→ SET EXERCISE:
Express the lines from the one containing "From these options" through the end of the rows, both ends included, as a JSON list of strings with one string per line. Leave out blank lines.

→ INFORMATION SUPPLIED:
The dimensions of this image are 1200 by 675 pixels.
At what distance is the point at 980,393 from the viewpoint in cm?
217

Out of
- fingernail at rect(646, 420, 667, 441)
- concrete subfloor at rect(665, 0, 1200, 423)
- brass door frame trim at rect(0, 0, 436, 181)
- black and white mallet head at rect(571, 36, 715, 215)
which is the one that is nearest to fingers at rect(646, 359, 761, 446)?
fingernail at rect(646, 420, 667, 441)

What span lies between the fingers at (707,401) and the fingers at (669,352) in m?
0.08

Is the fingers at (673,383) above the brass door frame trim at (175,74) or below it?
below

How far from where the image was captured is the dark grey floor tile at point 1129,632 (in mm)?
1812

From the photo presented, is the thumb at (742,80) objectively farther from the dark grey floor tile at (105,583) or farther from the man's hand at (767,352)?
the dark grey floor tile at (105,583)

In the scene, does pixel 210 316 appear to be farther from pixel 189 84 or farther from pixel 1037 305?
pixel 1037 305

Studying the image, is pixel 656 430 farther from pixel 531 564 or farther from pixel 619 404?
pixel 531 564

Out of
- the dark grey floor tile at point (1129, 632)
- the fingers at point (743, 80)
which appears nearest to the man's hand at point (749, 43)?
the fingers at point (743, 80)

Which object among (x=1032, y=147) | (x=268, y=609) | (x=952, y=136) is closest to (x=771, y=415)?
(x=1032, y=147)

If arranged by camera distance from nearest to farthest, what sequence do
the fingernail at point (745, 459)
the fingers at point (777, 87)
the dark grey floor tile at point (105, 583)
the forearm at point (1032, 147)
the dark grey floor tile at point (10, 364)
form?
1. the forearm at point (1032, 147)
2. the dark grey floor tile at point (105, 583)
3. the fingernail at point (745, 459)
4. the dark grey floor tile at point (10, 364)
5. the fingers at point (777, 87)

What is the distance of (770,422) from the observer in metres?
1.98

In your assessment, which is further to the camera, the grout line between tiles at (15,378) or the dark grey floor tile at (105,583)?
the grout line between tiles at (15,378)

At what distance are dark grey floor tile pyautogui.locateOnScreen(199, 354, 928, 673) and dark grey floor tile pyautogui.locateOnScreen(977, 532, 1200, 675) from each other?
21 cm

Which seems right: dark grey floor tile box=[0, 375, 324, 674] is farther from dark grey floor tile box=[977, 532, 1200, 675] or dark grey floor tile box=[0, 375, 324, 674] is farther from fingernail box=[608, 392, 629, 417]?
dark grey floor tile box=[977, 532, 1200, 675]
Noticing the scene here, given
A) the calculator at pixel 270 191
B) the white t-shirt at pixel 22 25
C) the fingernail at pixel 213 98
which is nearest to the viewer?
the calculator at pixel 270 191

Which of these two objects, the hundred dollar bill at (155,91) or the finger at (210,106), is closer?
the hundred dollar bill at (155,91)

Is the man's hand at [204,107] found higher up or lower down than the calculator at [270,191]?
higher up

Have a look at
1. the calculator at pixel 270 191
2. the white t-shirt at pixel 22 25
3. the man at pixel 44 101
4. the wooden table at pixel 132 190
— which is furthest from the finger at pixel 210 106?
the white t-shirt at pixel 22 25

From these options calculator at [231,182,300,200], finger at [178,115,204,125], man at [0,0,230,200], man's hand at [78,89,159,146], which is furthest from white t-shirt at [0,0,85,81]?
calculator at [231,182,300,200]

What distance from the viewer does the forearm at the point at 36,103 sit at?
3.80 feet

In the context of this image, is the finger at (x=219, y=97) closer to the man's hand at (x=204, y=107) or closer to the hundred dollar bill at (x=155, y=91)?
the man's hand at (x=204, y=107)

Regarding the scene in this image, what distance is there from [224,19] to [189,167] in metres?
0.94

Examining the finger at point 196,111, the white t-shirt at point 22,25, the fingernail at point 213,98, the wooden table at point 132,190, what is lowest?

→ SOLUTION BELOW:
[
  "From these options calculator at [231,182,300,200], finger at [178,115,204,125], man at [0,0,230,200], man's hand at [78,89,159,146], which is furthest from white t-shirt at [0,0,85,81]?",
  "calculator at [231,182,300,200]",
  "What distance from the viewer does the forearm at the point at 36,103 sit at?",
  "3.80 feet",
  "In the context of this image, is the finger at (x=219, y=97) closer to the man's hand at (x=204, y=107) or closer to the hundred dollar bill at (x=155, y=91)?",
  "the man's hand at (x=204, y=107)",
  "Regarding the scene in this image, what distance is there from [224,19] to [189,167] in metres?",
  "0.94",
  "Examining the finger at point 196,111, the white t-shirt at point 22,25, the fingernail at point 213,98, the wooden table at point 132,190, what is lowest?"
]